* [Written request]
Answer these questions using the interview about starting Bananafish below:
1. How much did the heavy-duty stapler with an adjustable throat cost?
2. Who drew the pineapple man on the Psychotic Pineapple flyers?
3. Whom does the speaker call the greatest DJ of all time?

* [Text to read]
The mid- to late '80s. 1986 or '87. I've had pretensions about being a writer since I was in high school. I didn't start acting like Charles Bukowski or anything; it was all in my head. When my family moved to California in the late '70s, I used to go to Berkeley after school whenever I could. It was a pretty alien environment for me. Just walking around looking at whatever there was to see and listening to whoever was ranting and raving or playing music on the sidewalk was all the entertainment I needed. The main attraction was record shopping, but I also became interested in flyers that local bands would put up all over the place to advertise their shows. I looked for flyers that were weird or cool, and at the time pretty much everything was weird or cool to me. If the band had a funny name and the flyer hadn't been ripped or rained on, I'd pull it down and save it. My favorite flyers were by Psychotic Pineapple, which all had this recurring cartoon character, a mischievous little pineapple man drawn by John Seabury. Eventually, I widened the scope of stuff I'd collect to discarded letters, lost photographs and pieces of weather-damaged garbage - books, newspapers, just about anything if something about it caught my eye. By the time I started the magazine, I had boxes and boxes filled with stuff. After I bought a heavy-duty stapler with an adjustable throat for $50, I had everything I needed. Berkeley used to be a wonderful environment for finding out about music. It could satisfy your curiosity incredibly easily. Back before Amoeba came along and decided to be all things to all people, there were a lot of used record stores with distinctive personalities - Moe's Books, Rather Ripped and later Universal. Rasputin is now a huge store, probably as big as Amoeba, but it used be this tiny hole-in-the-wall with records in cardboard boxes sitting on the floor. The average price for a used LP was three bucks, with imports getting as high as maybe seven. You could pick up a record, find something unusual about the packaging, think, "Huh, this looks weird. What the hell is this?" and then buy it.

KPFA also broadcast a number a great programs. Almost every day, KPFA aired shows that were weird, thorough, insightful and frequently hilarious : Morning Concert with Charles Amirkanian; Maximum Rock'n'Roll (first time I ever heard Snakefinger, the Residents, Tuxedomoon, the Butthole Surfers was on this show); John Gullack's No Other Radio; Negativland's Over the Edge; and Ray Farrell's Assassinatin' Rhythm (which broadcast live performances by Z'ev, Arkansaw Man, Slovenly). Ray Farrell is, in my opinion, the greatest DJ of all time. I doubt he'd even be a footnote in the history of broadcasting, but not attempting to speak in the horrible, well-modulated, hyper-smooth DJ style was never done back then. Well, Pacifica stations have their own, less dreadful version of it, but Ray's voice was always sort of idiosyncratic, even in that context.
What inspired you to start Bananafish in the first place?

After writing for other magazines for a couple years, artwork I'd acquired had been lost or destroyed, I was at the mercy of other publishers' schedules, and I frequently felt embarrassed by association with points-of-view of some of my colleagues. It was time to lose or destroy artwork, publish once a year, and cause myself embarrassment all on my own. I was consuming more than ever - records, magazines, crap I'd find on the ground - and it just seemed imperative to become a producer.

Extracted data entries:
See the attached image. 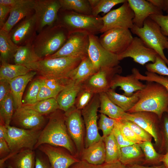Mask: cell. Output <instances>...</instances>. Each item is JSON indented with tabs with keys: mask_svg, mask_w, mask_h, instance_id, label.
Instances as JSON below:
<instances>
[{
	"mask_svg": "<svg viewBox=\"0 0 168 168\" xmlns=\"http://www.w3.org/2000/svg\"><path fill=\"white\" fill-rule=\"evenodd\" d=\"M56 24L65 28L69 34L85 32L96 35L100 33L103 26L101 17L83 15L61 9L58 12Z\"/></svg>",
	"mask_w": 168,
	"mask_h": 168,
	"instance_id": "5",
	"label": "cell"
},
{
	"mask_svg": "<svg viewBox=\"0 0 168 168\" xmlns=\"http://www.w3.org/2000/svg\"><path fill=\"white\" fill-rule=\"evenodd\" d=\"M137 78L140 80L155 82L161 84L168 91V77L161 75L156 73L146 71L145 75L142 74L137 68H133L132 70Z\"/></svg>",
	"mask_w": 168,
	"mask_h": 168,
	"instance_id": "41",
	"label": "cell"
},
{
	"mask_svg": "<svg viewBox=\"0 0 168 168\" xmlns=\"http://www.w3.org/2000/svg\"><path fill=\"white\" fill-rule=\"evenodd\" d=\"M11 155L6 161L7 168H35L36 154L34 150L24 149Z\"/></svg>",
	"mask_w": 168,
	"mask_h": 168,
	"instance_id": "26",
	"label": "cell"
},
{
	"mask_svg": "<svg viewBox=\"0 0 168 168\" xmlns=\"http://www.w3.org/2000/svg\"><path fill=\"white\" fill-rule=\"evenodd\" d=\"M128 125L134 133L142 140L151 141L152 136L148 132L135 123L127 120H121Z\"/></svg>",
	"mask_w": 168,
	"mask_h": 168,
	"instance_id": "49",
	"label": "cell"
},
{
	"mask_svg": "<svg viewBox=\"0 0 168 168\" xmlns=\"http://www.w3.org/2000/svg\"><path fill=\"white\" fill-rule=\"evenodd\" d=\"M41 81L39 78L33 82L30 85L24 99V104H32L37 102Z\"/></svg>",
	"mask_w": 168,
	"mask_h": 168,
	"instance_id": "45",
	"label": "cell"
},
{
	"mask_svg": "<svg viewBox=\"0 0 168 168\" xmlns=\"http://www.w3.org/2000/svg\"><path fill=\"white\" fill-rule=\"evenodd\" d=\"M11 7L8 6L0 5V28L3 26L6 21V16L9 13Z\"/></svg>",
	"mask_w": 168,
	"mask_h": 168,
	"instance_id": "55",
	"label": "cell"
},
{
	"mask_svg": "<svg viewBox=\"0 0 168 168\" xmlns=\"http://www.w3.org/2000/svg\"><path fill=\"white\" fill-rule=\"evenodd\" d=\"M11 152L8 145L5 140H0V158L7 156Z\"/></svg>",
	"mask_w": 168,
	"mask_h": 168,
	"instance_id": "56",
	"label": "cell"
},
{
	"mask_svg": "<svg viewBox=\"0 0 168 168\" xmlns=\"http://www.w3.org/2000/svg\"><path fill=\"white\" fill-rule=\"evenodd\" d=\"M133 38L129 29L115 28L102 33L99 39L101 44L105 49L118 55L127 49Z\"/></svg>",
	"mask_w": 168,
	"mask_h": 168,
	"instance_id": "9",
	"label": "cell"
},
{
	"mask_svg": "<svg viewBox=\"0 0 168 168\" xmlns=\"http://www.w3.org/2000/svg\"><path fill=\"white\" fill-rule=\"evenodd\" d=\"M145 111L153 113L161 120L165 113H168V91L158 83L147 82L140 91L138 101L127 112Z\"/></svg>",
	"mask_w": 168,
	"mask_h": 168,
	"instance_id": "2",
	"label": "cell"
},
{
	"mask_svg": "<svg viewBox=\"0 0 168 168\" xmlns=\"http://www.w3.org/2000/svg\"><path fill=\"white\" fill-rule=\"evenodd\" d=\"M121 71L122 68L119 65L112 68H100L82 84V87L94 94L106 92L110 89L113 77Z\"/></svg>",
	"mask_w": 168,
	"mask_h": 168,
	"instance_id": "15",
	"label": "cell"
},
{
	"mask_svg": "<svg viewBox=\"0 0 168 168\" xmlns=\"http://www.w3.org/2000/svg\"><path fill=\"white\" fill-rule=\"evenodd\" d=\"M106 93L113 103L127 112L135 105L139 99L140 91L128 97L117 93L110 88Z\"/></svg>",
	"mask_w": 168,
	"mask_h": 168,
	"instance_id": "30",
	"label": "cell"
},
{
	"mask_svg": "<svg viewBox=\"0 0 168 168\" xmlns=\"http://www.w3.org/2000/svg\"><path fill=\"white\" fill-rule=\"evenodd\" d=\"M95 94L82 87L76 98L75 106L77 109L81 110L89 104Z\"/></svg>",
	"mask_w": 168,
	"mask_h": 168,
	"instance_id": "47",
	"label": "cell"
},
{
	"mask_svg": "<svg viewBox=\"0 0 168 168\" xmlns=\"http://www.w3.org/2000/svg\"><path fill=\"white\" fill-rule=\"evenodd\" d=\"M13 58L15 64L24 66L41 59L35 51L32 44L19 46Z\"/></svg>",
	"mask_w": 168,
	"mask_h": 168,
	"instance_id": "33",
	"label": "cell"
},
{
	"mask_svg": "<svg viewBox=\"0 0 168 168\" xmlns=\"http://www.w3.org/2000/svg\"><path fill=\"white\" fill-rule=\"evenodd\" d=\"M61 8L59 0H34L36 32L39 33L46 27L56 24Z\"/></svg>",
	"mask_w": 168,
	"mask_h": 168,
	"instance_id": "11",
	"label": "cell"
},
{
	"mask_svg": "<svg viewBox=\"0 0 168 168\" xmlns=\"http://www.w3.org/2000/svg\"><path fill=\"white\" fill-rule=\"evenodd\" d=\"M89 36L88 55L98 70L100 68H112L119 65L120 61L117 55L105 49L96 35L89 34Z\"/></svg>",
	"mask_w": 168,
	"mask_h": 168,
	"instance_id": "12",
	"label": "cell"
},
{
	"mask_svg": "<svg viewBox=\"0 0 168 168\" xmlns=\"http://www.w3.org/2000/svg\"><path fill=\"white\" fill-rule=\"evenodd\" d=\"M35 168H53L47 156L44 154H36Z\"/></svg>",
	"mask_w": 168,
	"mask_h": 168,
	"instance_id": "53",
	"label": "cell"
},
{
	"mask_svg": "<svg viewBox=\"0 0 168 168\" xmlns=\"http://www.w3.org/2000/svg\"><path fill=\"white\" fill-rule=\"evenodd\" d=\"M100 105L99 95L95 94L89 104L81 110L86 130L85 148L102 138L99 133L97 123Z\"/></svg>",
	"mask_w": 168,
	"mask_h": 168,
	"instance_id": "10",
	"label": "cell"
},
{
	"mask_svg": "<svg viewBox=\"0 0 168 168\" xmlns=\"http://www.w3.org/2000/svg\"><path fill=\"white\" fill-rule=\"evenodd\" d=\"M80 157L81 160H84L93 165H100L104 163L105 151L103 138L100 141L85 148Z\"/></svg>",
	"mask_w": 168,
	"mask_h": 168,
	"instance_id": "28",
	"label": "cell"
},
{
	"mask_svg": "<svg viewBox=\"0 0 168 168\" xmlns=\"http://www.w3.org/2000/svg\"><path fill=\"white\" fill-rule=\"evenodd\" d=\"M41 85L37 97V102L52 98H56L59 93L49 89L41 80Z\"/></svg>",
	"mask_w": 168,
	"mask_h": 168,
	"instance_id": "51",
	"label": "cell"
},
{
	"mask_svg": "<svg viewBox=\"0 0 168 168\" xmlns=\"http://www.w3.org/2000/svg\"><path fill=\"white\" fill-rule=\"evenodd\" d=\"M59 110L51 114L48 123L41 130L34 150L41 144H47L64 148L77 157L75 146L66 127L64 113Z\"/></svg>",
	"mask_w": 168,
	"mask_h": 168,
	"instance_id": "1",
	"label": "cell"
},
{
	"mask_svg": "<svg viewBox=\"0 0 168 168\" xmlns=\"http://www.w3.org/2000/svg\"><path fill=\"white\" fill-rule=\"evenodd\" d=\"M104 139L105 151V162L111 163L119 161L120 156V148L119 147L113 131Z\"/></svg>",
	"mask_w": 168,
	"mask_h": 168,
	"instance_id": "37",
	"label": "cell"
},
{
	"mask_svg": "<svg viewBox=\"0 0 168 168\" xmlns=\"http://www.w3.org/2000/svg\"><path fill=\"white\" fill-rule=\"evenodd\" d=\"M116 124L122 134L127 140L134 143L138 144L143 142L121 120H116Z\"/></svg>",
	"mask_w": 168,
	"mask_h": 168,
	"instance_id": "46",
	"label": "cell"
},
{
	"mask_svg": "<svg viewBox=\"0 0 168 168\" xmlns=\"http://www.w3.org/2000/svg\"><path fill=\"white\" fill-rule=\"evenodd\" d=\"M89 44V34L85 32H77L69 35L63 45L57 52L46 58L77 57L88 55Z\"/></svg>",
	"mask_w": 168,
	"mask_h": 168,
	"instance_id": "14",
	"label": "cell"
},
{
	"mask_svg": "<svg viewBox=\"0 0 168 168\" xmlns=\"http://www.w3.org/2000/svg\"><path fill=\"white\" fill-rule=\"evenodd\" d=\"M65 123L68 133L76 149L77 156H81L84 150L85 127L81 110L74 106L64 112Z\"/></svg>",
	"mask_w": 168,
	"mask_h": 168,
	"instance_id": "8",
	"label": "cell"
},
{
	"mask_svg": "<svg viewBox=\"0 0 168 168\" xmlns=\"http://www.w3.org/2000/svg\"><path fill=\"white\" fill-rule=\"evenodd\" d=\"M154 6L168 13V0H148Z\"/></svg>",
	"mask_w": 168,
	"mask_h": 168,
	"instance_id": "57",
	"label": "cell"
},
{
	"mask_svg": "<svg viewBox=\"0 0 168 168\" xmlns=\"http://www.w3.org/2000/svg\"><path fill=\"white\" fill-rule=\"evenodd\" d=\"M145 86L146 84L140 81L133 73L126 76L117 74L111 82L110 88L114 90L119 87L124 91L123 95L128 97L132 96L134 92L143 89Z\"/></svg>",
	"mask_w": 168,
	"mask_h": 168,
	"instance_id": "23",
	"label": "cell"
},
{
	"mask_svg": "<svg viewBox=\"0 0 168 168\" xmlns=\"http://www.w3.org/2000/svg\"><path fill=\"white\" fill-rule=\"evenodd\" d=\"M30 71L23 65L1 62L0 68V80H5L9 81L16 77L25 75Z\"/></svg>",
	"mask_w": 168,
	"mask_h": 168,
	"instance_id": "34",
	"label": "cell"
},
{
	"mask_svg": "<svg viewBox=\"0 0 168 168\" xmlns=\"http://www.w3.org/2000/svg\"><path fill=\"white\" fill-rule=\"evenodd\" d=\"M98 71L87 55L82 58L80 64L69 72L67 78L77 84H82Z\"/></svg>",
	"mask_w": 168,
	"mask_h": 168,
	"instance_id": "27",
	"label": "cell"
},
{
	"mask_svg": "<svg viewBox=\"0 0 168 168\" xmlns=\"http://www.w3.org/2000/svg\"><path fill=\"white\" fill-rule=\"evenodd\" d=\"M24 0H0V5H6L11 7L23 2Z\"/></svg>",
	"mask_w": 168,
	"mask_h": 168,
	"instance_id": "60",
	"label": "cell"
},
{
	"mask_svg": "<svg viewBox=\"0 0 168 168\" xmlns=\"http://www.w3.org/2000/svg\"><path fill=\"white\" fill-rule=\"evenodd\" d=\"M134 13L133 22L139 28L143 27L145 20L153 14L163 15V11L148 0H127Z\"/></svg>",
	"mask_w": 168,
	"mask_h": 168,
	"instance_id": "21",
	"label": "cell"
},
{
	"mask_svg": "<svg viewBox=\"0 0 168 168\" xmlns=\"http://www.w3.org/2000/svg\"><path fill=\"white\" fill-rule=\"evenodd\" d=\"M145 157L146 163L159 164L163 154L157 153L154 148L151 141H144L139 144Z\"/></svg>",
	"mask_w": 168,
	"mask_h": 168,
	"instance_id": "40",
	"label": "cell"
},
{
	"mask_svg": "<svg viewBox=\"0 0 168 168\" xmlns=\"http://www.w3.org/2000/svg\"><path fill=\"white\" fill-rule=\"evenodd\" d=\"M100 102L99 112L116 120L125 119L127 112L115 104L109 99L106 92L99 94Z\"/></svg>",
	"mask_w": 168,
	"mask_h": 168,
	"instance_id": "29",
	"label": "cell"
},
{
	"mask_svg": "<svg viewBox=\"0 0 168 168\" xmlns=\"http://www.w3.org/2000/svg\"><path fill=\"white\" fill-rule=\"evenodd\" d=\"M34 0H24L11 7L8 18L2 29L9 33L22 19L32 15Z\"/></svg>",
	"mask_w": 168,
	"mask_h": 168,
	"instance_id": "22",
	"label": "cell"
},
{
	"mask_svg": "<svg viewBox=\"0 0 168 168\" xmlns=\"http://www.w3.org/2000/svg\"><path fill=\"white\" fill-rule=\"evenodd\" d=\"M116 120L110 118L106 115L100 114L98 123V129L100 130L103 133V138L109 135L113 131Z\"/></svg>",
	"mask_w": 168,
	"mask_h": 168,
	"instance_id": "43",
	"label": "cell"
},
{
	"mask_svg": "<svg viewBox=\"0 0 168 168\" xmlns=\"http://www.w3.org/2000/svg\"><path fill=\"white\" fill-rule=\"evenodd\" d=\"M158 55L155 50L147 47L140 38L134 37L127 49L118 56L119 61L130 57L135 62L143 66L150 62L154 63Z\"/></svg>",
	"mask_w": 168,
	"mask_h": 168,
	"instance_id": "16",
	"label": "cell"
},
{
	"mask_svg": "<svg viewBox=\"0 0 168 168\" xmlns=\"http://www.w3.org/2000/svg\"><path fill=\"white\" fill-rule=\"evenodd\" d=\"M7 128L6 125L2 122H0V140H4L6 138L7 134Z\"/></svg>",
	"mask_w": 168,
	"mask_h": 168,
	"instance_id": "61",
	"label": "cell"
},
{
	"mask_svg": "<svg viewBox=\"0 0 168 168\" xmlns=\"http://www.w3.org/2000/svg\"><path fill=\"white\" fill-rule=\"evenodd\" d=\"M11 122L12 126L24 129H31L44 128L45 118L43 115L22 106L14 111Z\"/></svg>",
	"mask_w": 168,
	"mask_h": 168,
	"instance_id": "20",
	"label": "cell"
},
{
	"mask_svg": "<svg viewBox=\"0 0 168 168\" xmlns=\"http://www.w3.org/2000/svg\"><path fill=\"white\" fill-rule=\"evenodd\" d=\"M61 8L78 13L92 15V9L88 0H59Z\"/></svg>",
	"mask_w": 168,
	"mask_h": 168,
	"instance_id": "35",
	"label": "cell"
},
{
	"mask_svg": "<svg viewBox=\"0 0 168 168\" xmlns=\"http://www.w3.org/2000/svg\"><path fill=\"white\" fill-rule=\"evenodd\" d=\"M14 110L13 98L10 92L0 102V121L7 126L10 125Z\"/></svg>",
	"mask_w": 168,
	"mask_h": 168,
	"instance_id": "39",
	"label": "cell"
},
{
	"mask_svg": "<svg viewBox=\"0 0 168 168\" xmlns=\"http://www.w3.org/2000/svg\"><path fill=\"white\" fill-rule=\"evenodd\" d=\"M69 168H98V165H93L81 160L72 164Z\"/></svg>",
	"mask_w": 168,
	"mask_h": 168,
	"instance_id": "59",
	"label": "cell"
},
{
	"mask_svg": "<svg viewBox=\"0 0 168 168\" xmlns=\"http://www.w3.org/2000/svg\"><path fill=\"white\" fill-rule=\"evenodd\" d=\"M167 52H168V50H167Z\"/></svg>",
	"mask_w": 168,
	"mask_h": 168,
	"instance_id": "64",
	"label": "cell"
},
{
	"mask_svg": "<svg viewBox=\"0 0 168 168\" xmlns=\"http://www.w3.org/2000/svg\"><path fill=\"white\" fill-rule=\"evenodd\" d=\"M36 18L34 13L16 24L9 34L12 40L19 46L32 44L36 36Z\"/></svg>",
	"mask_w": 168,
	"mask_h": 168,
	"instance_id": "18",
	"label": "cell"
},
{
	"mask_svg": "<svg viewBox=\"0 0 168 168\" xmlns=\"http://www.w3.org/2000/svg\"><path fill=\"white\" fill-rule=\"evenodd\" d=\"M82 85L71 80L66 85L56 98L60 110L66 112L74 106L77 97L82 87Z\"/></svg>",
	"mask_w": 168,
	"mask_h": 168,
	"instance_id": "24",
	"label": "cell"
},
{
	"mask_svg": "<svg viewBox=\"0 0 168 168\" xmlns=\"http://www.w3.org/2000/svg\"><path fill=\"white\" fill-rule=\"evenodd\" d=\"M37 149L47 156L53 168H69L80 160L61 147L43 144Z\"/></svg>",
	"mask_w": 168,
	"mask_h": 168,
	"instance_id": "17",
	"label": "cell"
},
{
	"mask_svg": "<svg viewBox=\"0 0 168 168\" xmlns=\"http://www.w3.org/2000/svg\"><path fill=\"white\" fill-rule=\"evenodd\" d=\"M40 78L47 87L59 93L71 81L68 79H60L42 77Z\"/></svg>",
	"mask_w": 168,
	"mask_h": 168,
	"instance_id": "44",
	"label": "cell"
},
{
	"mask_svg": "<svg viewBox=\"0 0 168 168\" xmlns=\"http://www.w3.org/2000/svg\"><path fill=\"white\" fill-rule=\"evenodd\" d=\"M146 68L148 72L168 77V67L158 55L157 56L155 62L146 64Z\"/></svg>",
	"mask_w": 168,
	"mask_h": 168,
	"instance_id": "42",
	"label": "cell"
},
{
	"mask_svg": "<svg viewBox=\"0 0 168 168\" xmlns=\"http://www.w3.org/2000/svg\"><path fill=\"white\" fill-rule=\"evenodd\" d=\"M130 30L147 47L155 50L168 65V59L164 53L165 49L168 50V38L163 34L156 22L149 17L144 21L142 27L139 28L134 25Z\"/></svg>",
	"mask_w": 168,
	"mask_h": 168,
	"instance_id": "6",
	"label": "cell"
},
{
	"mask_svg": "<svg viewBox=\"0 0 168 168\" xmlns=\"http://www.w3.org/2000/svg\"><path fill=\"white\" fill-rule=\"evenodd\" d=\"M11 92L9 81L5 80H0V102Z\"/></svg>",
	"mask_w": 168,
	"mask_h": 168,
	"instance_id": "54",
	"label": "cell"
},
{
	"mask_svg": "<svg viewBox=\"0 0 168 168\" xmlns=\"http://www.w3.org/2000/svg\"><path fill=\"white\" fill-rule=\"evenodd\" d=\"M82 58L77 57L44 58L25 65L42 77L60 79H68L69 72L80 63Z\"/></svg>",
	"mask_w": 168,
	"mask_h": 168,
	"instance_id": "4",
	"label": "cell"
},
{
	"mask_svg": "<svg viewBox=\"0 0 168 168\" xmlns=\"http://www.w3.org/2000/svg\"><path fill=\"white\" fill-rule=\"evenodd\" d=\"M161 162L166 168H168V152L163 154Z\"/></svg>",
	"mask_w": 168,
	"mask_h": 168,
	"instance_id": "63",
	"label": "cell"
},
{
	"mask_svg": "<svg viewBox=\"0 0 168 168\" xmlns=\"http://www.w3.org/2000/svg\"><path fill=\"white\" fill-rule=\"evenodd\" d=\"M22 106L43 115L51 114L59 109L56 98H54L39 101L32 104H23Z\"/></svg>",
	"mask_w": 168,
	"mask_h": 168,
	"instance_id": "36",
	"label": "cell"
},
{
	"mask_svg": "<svg viewBox=\"0 0 168 168\" xmlns=\"http://www.w3.org/2000/svg\"><path fill=\"white\" fill-rule=\"evenodd\" d=\"M92 9V15L98 16L101 12L107 13L115 6L123 3L126 0H88Z\"/></svg>",
	"mask_w": 168,
	"mask_h": 168,
	"instance_id": "38",
	"label": "cell"
},
{
	"mask_svg": "<svg viewBox=\"0 0 168 168\" xmlns=\"http://www.w3.org/2000/svg\"><path fill=\"white\" fill-rule=\"evenodd\" d=\"M125 120L132 121L150 134L156 145L162 142L161 133L158 126L160 120L155 114L150 112L140 111L129 113L127 112Z\"/></svg>",
	"mask_w": 168,
	"mask_h": 168,
	"instance_id": "19",
	"label": "cell"
},
{
	"mask_svg": "<svg viewBox=\"0 0 168 168\" xmlns=\"http://www.w3.org/2000/svg\"><path fill=\"white\" fill-rule=\"evenodd\" d=\"M128 168H166L163 164L150 166L135 164L128 166Z\"/></svg>",
	"mask_w": 168,
	"mask_h": 168,
	"instance_id": "62",
	"label": "cell"
},
{
	"mask_svg": "<svg viewBox=\"0 0 168 168\" xmlns=\"http://www.w3.org/2000/svg\"><path fill=\"white\" fill-rule=\"evenodd\" d=\"M162 142L161 149L164 154L168 152V113H165L161 120Z\"/></svg>",
	"mask_w": 168,
	"mask_h": 168,
	"instance_id": "48",
	"label": "cell"
},
{
	"mask_svg": "<svg viewBox=\"0 0 168 168\" xmlns=\"http://www.w3.org/2000/svg\"><path fill=\"white\" fill-rule=\"evenodd\" d=\"M7 134L6 141L11 150L14 153L21 150H34L40 133L43 128L24 129L11 125L7 126Z\"/></svg>",
	"mask_w": 168,
	"mask_h": 168,
	"instance_id": "7",
	"label": "cell"
},
{
	"mask_svg": "<svg viewBox=\"0 0 168 168\" xmlns=\"http://www.w3.org/2000/svg\"><path fill=\"white\" fill-rule=\"evenodd\" d=\"M67 30L57 24L44 28L36 36L32 45L40 59L47 57L57 52L68 40Z\"/></svg>",
	"mask_w": 168,
	"mask_h": 168,
	"instance_id": "3",
	"label": "cell"
},
{
	"mask_svg": "<svg viewBox=\"0 0 168 168\" xmlns=\"http://www.w3.org/2000/svg\"><path fill=\"white\" fill-rule=\"evenodd\" d=\"M113 132L116 140L120 148L135 144L127 140L124 136L117 125L116 123L113 129Z\"/></svg>",
	"mask_w": 168,
	"mask_h": 168,
	"instance_id": "52",
	"label": "cell"
},
{
	"mask_svg": "<svg viewBox=\"0 0 168 168\" xmlns=\"http://www.w3.org/2000/svg\"><path fill=\"white\" fill-rule=\"evenodd\" d=\"M149 17L159 25L163 34L168 37V13L166 15L153 14Z\"/></svg>",
	"mask_w": 168,
	"mask_h": 168,
	"instance_id": "50",
	"label": "cell"
},
{
	"mask_svg": "<svg viewBox=\"0 0 168 168\" xmlns=\"http://www.w3.org/2000/svg\"><path fill=\"white\" fill-rule=\"evenodd\" d=\"M36 73V72L31 70L25 75L19 76L9 81L15 110L22 106V97L25 88L28 83Z\"/></svg>",
	"mask_w": 168,
	"mask_h": 168,
	"instance_id": "25",
	"label": "cell"
},
{
	"mask_svg": "<svg viewBox=\"0 0 168 168\" xmlns=\"http://www.w3.org/2000/svg\"><path fill=\"white\" fill-rule=\"evenodd\" d=\"M98 168H128L127 166L122 163L119 161L111 163L105 162L98 165Z\"/></svg>",
	"mask_w": 168,
	"mask_h": 168,
	"instance_id": "58",
	"label": "cell"
},
{
	"mask_svg": "<svg viewBox=\"0 0 168 168\" xmlns=\"http://www.w3.org/2000/svg\"><path fill=\"white\" fill-rule=\"evenodd\" d=\"M134 13L127 0L119 7L110 11L103 17V26L100 33L115 28L131 29L133 26Z\"/></svg>",
	"mask_w": 168,
	"mask_h": 168,
	"instance_id": "13",
	"label": "cell"
},
{
	"mask_svg": "<svg viewBox=\"0 0 168 168\" xmlns=\"http://www.w3.org/2000/svg\"><path fill=\"white\" fill-rule=\"evenodd\" d=\"M19 46L12 40L9 33L0 30V58L1 62H7L13 57Z\"/></svg>",
	"mask_w": 168,
	"mask_h": 168,
	"instance_id": "32",
	"label": "cell"
},
{
	"mask_svg": "<svg viewBox=\"0 0 168 168\" xmlns=\"http://www.w3.org/2000/svg\"><path fill=\"white\" fill-rule=\"evenodd\" d=\"M121 155L119 161L126 166L137 164L141 161L143 153L139 144L135 143L120 148Z\"/></svg>",
	"mask_w": 168,
	"mask_h": 168,
	"instance_id": "31",
	"label": "cell"
}]
</instances>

* [Correct answer]
1. $50
2. John Seabury
3. Ray Farrell